Third, Hardik Patel has been shown his place by his own community, who expressed their disaffection for such insidious, divisive caste politics the only way they know how – by the vote.

These election results make it clear that the reckless agitprop face of the Patidar upheaval, head of the Congress in Gujarat, and Rahul Gandhi’s blue-eyed boy, will have to devise a fresh schema if he and his party are to avert political oblivion. Caste politics won’t work in this state.

Fourth, activist and MLA Jignesh Mewani’s efforts, to divide the electorate along Dalit lines, too have run miserably aground. The epicentre of Mewani’s Warholian rise was a manufactured outrage on alleged anti-Dalit atrocities in the small coastal town of Una, near Diu, on the southern tip of the Kathiwar peninsula. As this piece goes to print, the BJP is leading in most of the wards in Una.

Fifth, the Aam Admi Party (AAP) has registered a peripheral presence in these local body polls. Its leader, Delhi Chief Minister Arvind Kejriwal, was thrilled enough to fly down to Surat and congratulate his troops, because they are now the main opposition in Surat Municipal Corporation (not by much, though, as they won less than 20 per cent of the city’s wards).

But a little analysis reveals that exuberant crowing by the AAP, about their political arrival in Gujarat, might be premature, since the few wards they have won, are in what one would euphemistically call ‘demographically-expedient’ localities, which used to vote for the Congress.

If anything, it only shows, like with the rise of the AIMIM, how inveterate anti-BJP voters across the country are slowly but surely junking the Congress as a viable political option.

Sixth, the assiduously-manufactured agitation over the farm bills has run into a wall. There were enough commentators who leapt to argue that the Congress’s sweep of local bodies in The Punjab was a vote against the farm bills.

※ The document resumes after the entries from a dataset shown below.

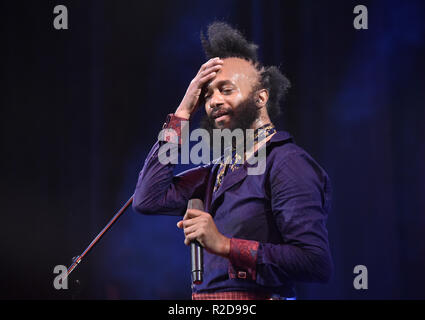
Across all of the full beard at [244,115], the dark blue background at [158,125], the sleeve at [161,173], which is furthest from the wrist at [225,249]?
the dark blue background at [158,125]

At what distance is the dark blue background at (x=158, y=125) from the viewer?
3.24m

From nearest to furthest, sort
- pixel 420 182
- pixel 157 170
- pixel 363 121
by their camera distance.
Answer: pixel 157 170 → pixel 420 182 → pixel 363 121

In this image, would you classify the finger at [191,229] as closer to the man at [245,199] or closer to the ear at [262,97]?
the man at [245,199]

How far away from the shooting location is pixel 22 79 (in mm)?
3775

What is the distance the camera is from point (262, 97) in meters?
2.07

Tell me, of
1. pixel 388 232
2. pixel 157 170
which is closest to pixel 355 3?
pixel 388 232

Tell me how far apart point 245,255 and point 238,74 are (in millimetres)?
855

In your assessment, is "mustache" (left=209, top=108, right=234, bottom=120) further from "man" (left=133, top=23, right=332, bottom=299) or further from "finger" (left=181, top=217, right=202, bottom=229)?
"finger" (left=181, top=217, right=202, bottom=229)

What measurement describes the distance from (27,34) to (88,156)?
1160 millimetres

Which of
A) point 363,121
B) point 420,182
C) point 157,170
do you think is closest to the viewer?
point 157,170

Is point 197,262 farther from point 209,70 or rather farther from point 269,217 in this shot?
point 209,70

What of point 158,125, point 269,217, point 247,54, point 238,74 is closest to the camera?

What will those erudite commentators say now, as the magnitude of the BJP’s sweep in Gujarat becomes increasingly apparent?

Your writer’s prediction is that there will now be a flurry of long pieces by the Lutyens jamaat, which invoke postmodernist arguments to differentiate between the agricultural sector of Gujarat, and The Punjab.

Well, they can but try.

And seventh, these local body results are a stinging riposte to the Congress Party’s Rahul Gandhi, who had the temerity to recently declare in Assam, that higher wages for tea estate workers in the Brahmaputra Valley would come from the pockets of the merchants of Gujarat.

Hopefully, and for the sake of some much-needed maturity in our polity, he may now learn that pitting state against state for electoral gain is an unconscionable act.

Thus, the primary takeway, from the Gujarat Corporation and panchayat elections, is that the average Indian is becoming increasingly able to see through concocted agitations, and grasp the true perils of militant activism.

This is not to say that they will not vote out the BJP some day, but they will do so only for demonstrable reasons of maladministration, and not for the false bleats of falser victimhoods.

But until then, and for the moment, it is the BJP which has secured the mandate at every single tier of the administrative ladder – from the village, to the taluka, to the district, to the metropolis, to the state, and to the nation.